Selected text:

▼

UbuntuUbuntu Based

How To Install Apache Spark on Ubuntu 24.04 LTS

Install Apache Spark on Ubuntu 24.04

Apache Spark stands at the forefront of big data analytics, offering unparalleled speed and versatility. It’s an open-source, distributed computing system that provides an interface for programming entire clusters with implicit data parallelism and fault tolerance. Spark’s ability to process data in-memory makes it significantly faster than traditional big data tools, especially for iterative algorithms and interactive data analysis.

Ubuntu 24.04 LTS, the latest long-term support release from Canonical, provides a stable and secure foundation for running Apache Spark. This version boasts improved performance, enhanced security features, and long-term support, making it an ideal choice for deploying Spark in production environments.

In this comprehensive guide, we’ll walk through the step-by-step process of installing Apache Spark on Ubuntu 24.04 LTS. Whether you’re setting up a development environment or preparing for a large-scale deployment, this tutorial will equip you with the knowledge to get Spark up and running smoothly.

Prerequisites

Before diving into the installation process, ensure your system meets the following requirements:

System Requirements

  • A machine running Ubuntu 24.04 LTS (server or desktop edition)
  • At least 4GB of RAM (8GB or more recommended for optimal performance)
  • Minimum 10GB of free disk space
  • An active internet connection for downloading packages

Software Prerequisites

  • Administrative privileges (sudo access)
  • Basic familiarity with the Linux command line

Additionally, you’ll need to install the following packages and tools:

  • Java Development Kit (JDK)
  • Curl or wget for downloading files
  • Tar for extracting compressed files

Most of these tools come pre-installed on Ubuntu, but we’ll cover their installation in the following steps to ensure everything is set up correctly.

Step 1: Update System Packages

Before installing any new software, it’s crucial to update your system’s package list and upgrade existing packages. This ensures you have the latest security updates and bug fixes.

Open a terminal and run the following command:

sudo apt update && sudo apt -y upgrade

This command updates the package list and upgrades all installed packages to their latest versions. The -y flag automatically answers “yes” to any prompts, streamlining the upgrade process.

Step 2: Install Java Development Kit (JDK)

Apache Spark requires Java to run. While Spark 3.x supports Java 8 and later versions, it’s recommended to use Java 11 for optimal compatibility and performance.

To install the default JDK (which is OpenJDK 11 in Ubuntu 24.04 LTS), run:

sudo apt install default-jdk -y

After the installation completes, verify the Java version by running:

java -version

You should see output similar to this:

openjdk version "11.0.XX" 20XX-XX-XX
OpenJDK Runtime Environment (build 11.0.XX+XX-Ubuntu-XXubuntuX.XX.XX)
OpenJDK 64-Bit Server VM (build 11.0.XX+XX-Ubuntu-XXubuntuX.XX.XX, mixed mode, sharing)

If you see this output, Java is successfully installed on your system.

Step 3: Download Apache Spark

Now that Java is installed, we can proceed to download Apache Spark. Visit the official Apache Spark website to find the latest stable version. At the time of writing, the latest version is 3.5.2, but you should check for the most recent release.

▲

Raw data:

▼

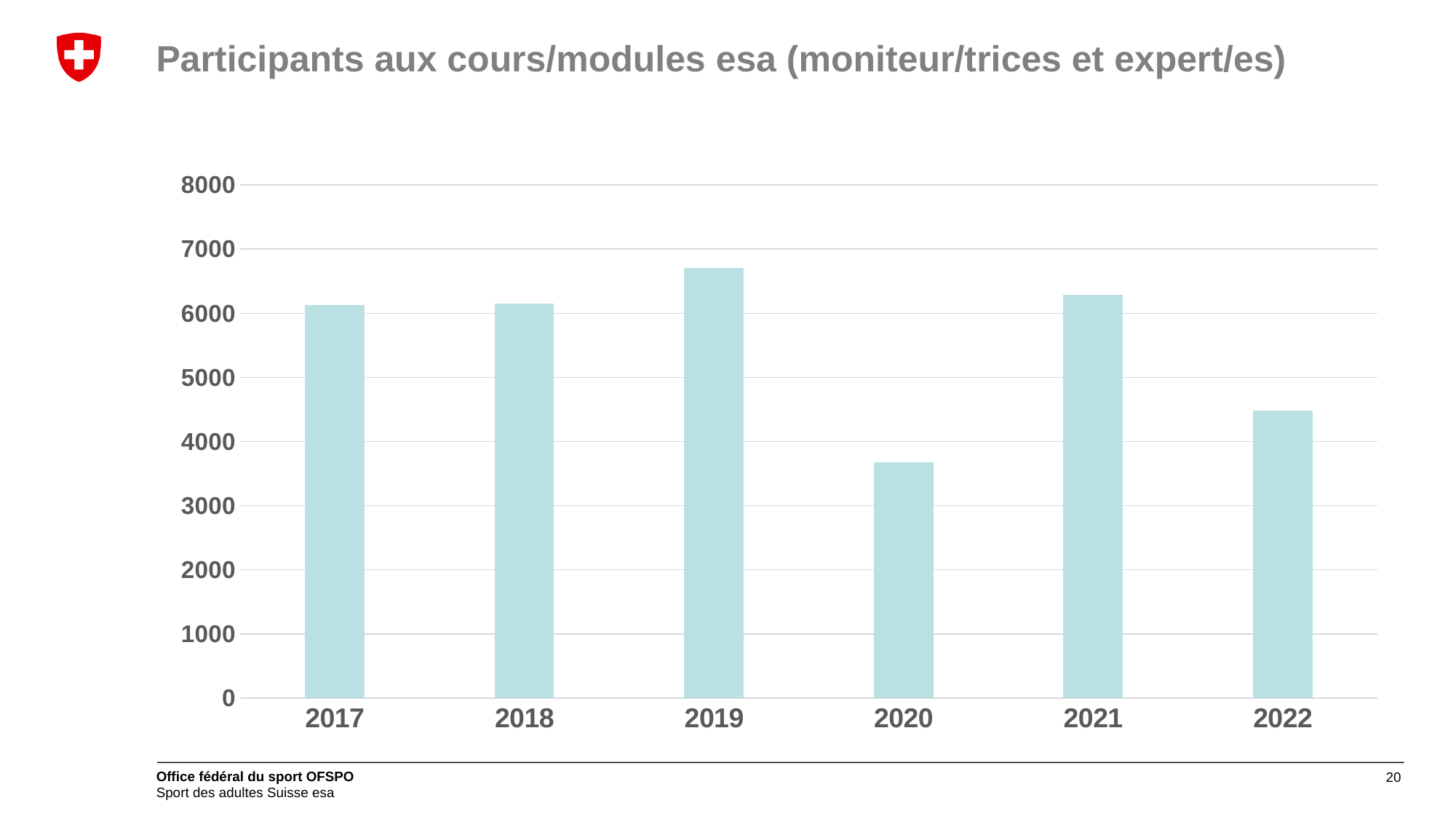
How many years are shown on the x axis of the chart? 6 Which is larger, the value for 2019 or the value for 2021? 2019 Is the value for 2022 greater or less than 5000? less Which year has the lowest number of participants? 2020 Is the value for 2021 greater or less than 7000? less Is the value for 2019 greater or less than 6000? greater What kind of chart is shown on the slide? bar chart Which year has the highest number of participants? 2019 Which is larger, the value for 2020 or the value for 2022? 2022 What is the title of the chart on the slide? Participants aux cours/modules esa (moniteur/trices et expert/es) Do the values rise or fall from 2019 to 2020? fall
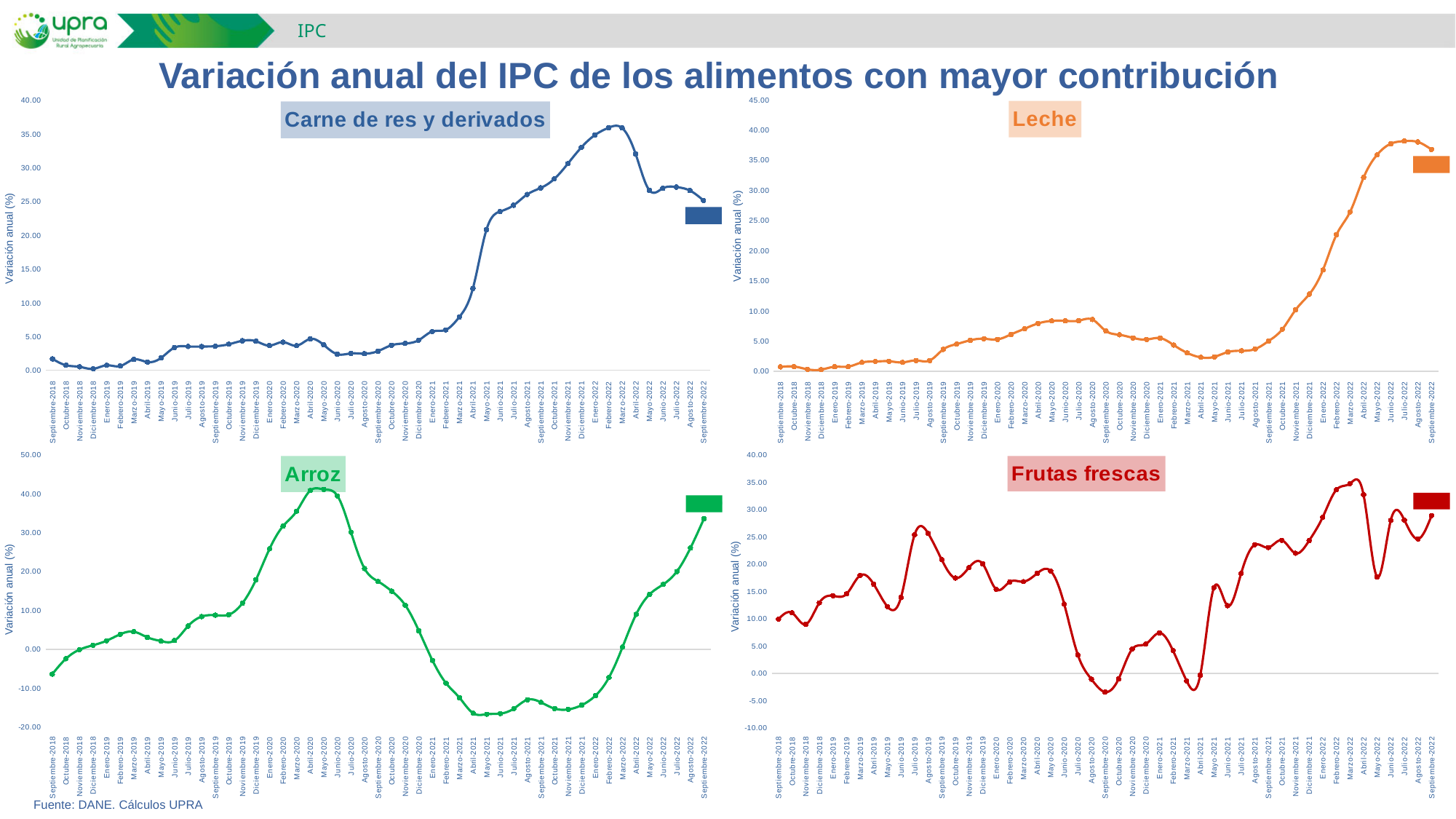
In the 'Leche' chart, is the value for Septiembre-2022 greater or less than 35.00? greater In the 'Frutas frescas' chart, is the value for Septiembre-2022 greater or less than 25.00? greater What kind of chart is used for the four panels on this slide? Line chart What source is cited at the bottom of the slide? Fuente: DANE. Cálculos UPRA How many charts are shown on the slide? 4 In the 'Carne de res y derivados' chart, do values rise or fall from Marzo-2022 to Septiembre-2022? fall In the 'Carne de res y derivados' chart, is the value for Diciembre-2018 greater or less than 5.00? less What is the main title of the slide? Variación anual del IPC de los alimentos con mayor contribución Which is larger for Septiembre-2022: the value in the 'Leche' chart or the value in the 'Carne de res y derivados' chart? Leche In the 'Leche' chart, do values rise or fall from Septiembre-2021 to Julio-2022? rise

▲

Apply what you read:
a - List every item under the "System Requirements" heading of the Apache Spark installation guide above the lines.
b - From the Apache Spark installation guide above the lines, copy the passage starting with "Ubuntu 24.04 LTS, the" and going on through "for optimal performance)".
c - For each statement, say yes or no depending on whether the Apache Spark installation guide above the lines agrees with it, and quote the words of the guide that decide it.
(i) The guide recommends Java 11 for running Spark.
(ii) The guide requires at least 8GB of RAM.
(iii) The -y flag answers "yes" to prompts automatically.

Numbered answers:
a -
- A machine running Ubuntu 24.04 LTS (server or desktop edition)
- At least 4GB of RAM (8GB or more recommended for optimal performance)
- Minimum 10GB of free disk space
- An active internet connection for downloading packages

b -
Ubuntu 24.04 LTS, the latest long-term support release from Canonical, provides a stable and secure foundation for running Apache Spark. This version boasts improved performance, enhanced security features, and long-term support, making it an ideal choice for deploying Spark in production environments.

In this comprehensive guide, we’ll walk through the step-by-step process of installing Apache Spark on Ubuntu 24.04 LTS. Whether you’re setting up a development environment or preparing for a large-scale deployment, this tutorial will equip you with the knowledge to get Spark up and running smoothly.

Prerequisites

Before diving into the installation process, ensure your system meets the following requirements:

System Requirements

  • A machine running Ubuntu 24.04 LTS (server or desktop edition)
  • At least 4GB of RAM (8GB or more recommended for optimal performance)

c -
(i) Yes: "it’s recommended to use Java 11 for optimal compatibility and performance."
(ii) No: "At least 4GB of RAM (8GB or more recommended for optimal performance)"
(iii) Yes: "The -y flag automatically answers “yes” to any prompts, streamlining the upgrade process."